Bei gesunden Menschen konnten laut Prof. Schuppan bisher keine Nachteile einer glutenhaltigen Ernährung nachgewiesen werden. „Tierversuche haben gezeigt, dass Mäuse, die mit ATI (Weizenproteine in glutenhaltigen Lebensmitteln) oder Weizen – in Mengen, die mit dem durchschnittlichen Konsum bei uns vergleichbar sind – vermehrt an Gewicht zunehmen, mit erhöhtem Bauch- und Leberfett, vermehrter Insulinresistenz (Typ 2 Diabetes), und eine Leberfibrose entwickeln“, erklärt der Arzt.

Ferner verstärken ATI entzündliche Erkrankungen des Darms und sogar des zentralen Nervensystems wie Alzheimer. Diese Ergebnisse werden durch erste klinische Studien an Patienten und Patientinnen mit definierten entzündlichen Grunderkrankungen bestätigt.“

Ein freiwilliger Verzicht auf glutenhaltige Lebensmittel bedeute laut Prof. Dr. Schuppan nicht automatisch, dass die Ernährung gesund ist: „Bei einer diagnostizierten Zöliakie ist der Verzicht wissenschaftlich begründet und unerlässlich! Bei einem medizinisch unbegründeten Glutenverzicht können aber potenzielle Nachteile und Risiken überwiegen.“

„Gluten ist kein Stoff, den der Körper braucht und der substituiert werden muss.“

Prof. Dr. Dr. Detlef Schuppan
Universitätsklinik Mainz und Harvard Medical School in Boston

Liefert eine glutenfreie Ernährung dem Körper alle wichtigen Nährstoffe?

Einige Menschen, die ihre Ernährungsweise auf eine glutenfreie Ernährung umstellen, erleben in der Anfangszeit eine Gewichtszunahme. Zum einen, weil sie vermehrt auf glutenfreie – aber zucker-, fett- und kalorienreiche – Fertigprodukte zurückgreifen. Zum anderen, weil sie mehr essen als vorher, da sättigende Ballaststoffe in diesen Gerichten oft fehlen. Hinzukommt: Oftmals haben Betroffene bereits vor der Ernährungsumstellung mit Mangelerscheinungen zu kämpfen. Diese können durch eine unausgewogene, glutenfreie Ernährung verstärkt werden.

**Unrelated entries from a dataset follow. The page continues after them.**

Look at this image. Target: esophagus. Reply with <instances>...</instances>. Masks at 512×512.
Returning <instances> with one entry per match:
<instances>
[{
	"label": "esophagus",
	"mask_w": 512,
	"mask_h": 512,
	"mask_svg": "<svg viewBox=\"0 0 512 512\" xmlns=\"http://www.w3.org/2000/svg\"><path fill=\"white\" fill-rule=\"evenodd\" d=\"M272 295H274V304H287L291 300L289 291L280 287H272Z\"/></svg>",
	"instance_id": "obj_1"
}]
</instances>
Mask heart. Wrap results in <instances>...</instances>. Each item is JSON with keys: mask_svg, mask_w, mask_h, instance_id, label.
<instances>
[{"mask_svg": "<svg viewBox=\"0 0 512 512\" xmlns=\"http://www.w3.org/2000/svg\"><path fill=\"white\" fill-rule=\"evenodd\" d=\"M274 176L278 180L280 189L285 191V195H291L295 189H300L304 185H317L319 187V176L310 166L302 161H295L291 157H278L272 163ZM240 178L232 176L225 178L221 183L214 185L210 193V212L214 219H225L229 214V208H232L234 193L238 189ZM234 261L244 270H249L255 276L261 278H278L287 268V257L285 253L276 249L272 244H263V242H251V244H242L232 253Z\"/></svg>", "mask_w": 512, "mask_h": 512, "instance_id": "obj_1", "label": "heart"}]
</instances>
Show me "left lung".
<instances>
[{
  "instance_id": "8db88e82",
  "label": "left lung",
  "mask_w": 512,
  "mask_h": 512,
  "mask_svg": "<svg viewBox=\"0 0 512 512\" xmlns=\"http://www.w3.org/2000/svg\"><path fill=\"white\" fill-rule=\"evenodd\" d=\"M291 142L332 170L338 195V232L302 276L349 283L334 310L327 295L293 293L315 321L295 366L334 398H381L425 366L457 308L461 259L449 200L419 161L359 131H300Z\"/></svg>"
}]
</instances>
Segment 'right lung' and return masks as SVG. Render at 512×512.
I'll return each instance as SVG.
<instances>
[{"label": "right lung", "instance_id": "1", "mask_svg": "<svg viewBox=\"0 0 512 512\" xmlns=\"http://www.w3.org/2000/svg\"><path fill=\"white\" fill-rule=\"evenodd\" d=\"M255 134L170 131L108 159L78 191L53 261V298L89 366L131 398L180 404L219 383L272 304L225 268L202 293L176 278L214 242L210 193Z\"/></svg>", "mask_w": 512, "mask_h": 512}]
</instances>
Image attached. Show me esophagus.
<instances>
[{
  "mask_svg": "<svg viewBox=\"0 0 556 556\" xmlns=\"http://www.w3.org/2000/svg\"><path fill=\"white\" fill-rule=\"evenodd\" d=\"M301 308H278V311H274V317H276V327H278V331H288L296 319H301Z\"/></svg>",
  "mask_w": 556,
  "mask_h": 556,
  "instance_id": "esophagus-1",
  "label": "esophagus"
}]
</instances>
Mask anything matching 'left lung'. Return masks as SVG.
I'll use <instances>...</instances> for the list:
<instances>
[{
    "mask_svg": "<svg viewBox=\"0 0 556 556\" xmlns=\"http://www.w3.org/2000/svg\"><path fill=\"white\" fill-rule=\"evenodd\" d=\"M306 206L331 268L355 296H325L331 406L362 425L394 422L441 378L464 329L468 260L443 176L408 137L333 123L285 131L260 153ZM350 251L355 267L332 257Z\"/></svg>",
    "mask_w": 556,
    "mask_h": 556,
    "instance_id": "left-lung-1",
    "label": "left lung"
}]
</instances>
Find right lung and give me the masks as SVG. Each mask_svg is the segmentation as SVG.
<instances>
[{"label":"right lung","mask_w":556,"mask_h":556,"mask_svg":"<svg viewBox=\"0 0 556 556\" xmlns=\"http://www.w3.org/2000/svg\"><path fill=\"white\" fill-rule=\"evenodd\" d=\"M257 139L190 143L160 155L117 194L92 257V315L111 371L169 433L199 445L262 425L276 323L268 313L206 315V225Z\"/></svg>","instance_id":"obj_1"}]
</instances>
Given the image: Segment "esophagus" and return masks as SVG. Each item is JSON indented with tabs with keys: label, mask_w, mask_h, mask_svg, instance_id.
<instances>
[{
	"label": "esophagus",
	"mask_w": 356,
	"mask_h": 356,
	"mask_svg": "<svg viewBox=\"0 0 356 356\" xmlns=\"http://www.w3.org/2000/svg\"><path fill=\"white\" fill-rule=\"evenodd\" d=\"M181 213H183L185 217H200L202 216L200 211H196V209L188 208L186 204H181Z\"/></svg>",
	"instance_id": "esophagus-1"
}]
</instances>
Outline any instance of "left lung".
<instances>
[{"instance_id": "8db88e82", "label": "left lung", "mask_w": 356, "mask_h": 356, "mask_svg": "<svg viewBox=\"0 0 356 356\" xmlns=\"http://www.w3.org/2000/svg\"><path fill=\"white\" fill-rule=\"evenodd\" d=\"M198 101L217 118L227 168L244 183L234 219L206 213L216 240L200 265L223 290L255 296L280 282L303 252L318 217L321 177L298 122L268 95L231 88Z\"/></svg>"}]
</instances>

Doch Prof. Schuppan macht deutlich: „Auf jeden Fall kann man auf Gluten verzichten und sich trotzdem sehr ausgewogen ernähren. Besonders, wenn man keine Zöliakie, sondern eine NCGS hat. Eine NCGS ist eine Nicht-Zöliakie-Glutensensitivität, bei der Zöliakie-ähnliche Symptome auftreten, obwohl keine Zöliakie vorliegt. In beiden Fällen sind auch Haferflocken, eine wichtige Quelle an Faserstoffen und Vitaminen, meistens kein Problem. Bei Zöliakie müssen sie allerdings als glutenfrei zertifiziert sein.“

Alle unverarbeiteten Grundnahrungsmittel sind bei einer glutenfreien Ernährung erlaubt – und wichtig, um mit allen Nährstoffen versorgt zu werden. „Obst und Gemüse, Fisch, Fleisch, Milchprodukte – damit kann man sich leicht vollwertig ernähren. Gluten ist kein Stoff, den der Körper braucht und der substituiert werden muss. Wer aus gesundheitlichen Gründen auf bestimmte Lebensmittel verzichten muss, bekommt bei einer qualifizierten Ernährungsfachkraft individuelle und alltagstaugliche Hilfe“, sagt Prof. Schuppan.